Documentation allows users to create "improvement requests" for topics and examples. Then, when other users submit a change set, they can indicate that their changes "handle" one or more of these "improvement requests". This part makes sense.
The problem is that if that change set is rejected, it seems that any and all improvement requests that it purported to handle are dismissed along with the rejected change set. This is a bug. Just because a change was rejected does not mean that the improvement request was invalid. And it has obviously not been handled, since the change was rejected.

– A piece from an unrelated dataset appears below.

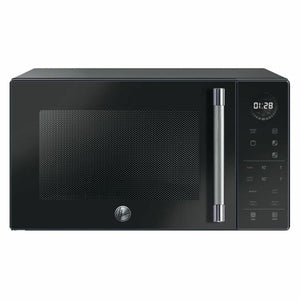 Microwave with Grill Candy Black 900 W 25 L-0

An example of where this occurred can be seen here. I added an improvement request to generalize the example by not hard-coding file-system paths. Someone proposed changes that got off on a PowerShell tangent, which rene rightfully rejected. Although that did not address my improvement request, my request was still dismissed along with the rejected changes.*
If a change set that handles an improvement request is rejected, the improvement request should not be marked as handled.
If the improvement request is truly erroneous, it should have to be dismissed separately. This does not add a significant burden; it only takes a single user to "dismiss" an improvement request (which is a whole other issue, frankly, but one problem at a time).
* There is another curious bug lurking here as well. The change set draft is actually diff-ing against the current version of the example, not the example as it stood when that change set was proposed. You can see this by looking back in the revision history. Juliano's changes were submitted 23 hours ago. Carlos made changes 20 hours ago—more recently than Juliano—yet none of the stuff that appears "deleted" in that draft is actually there in Carlos's changes.
(Obviously, times are as of this writing, but the relative difference is what's important.)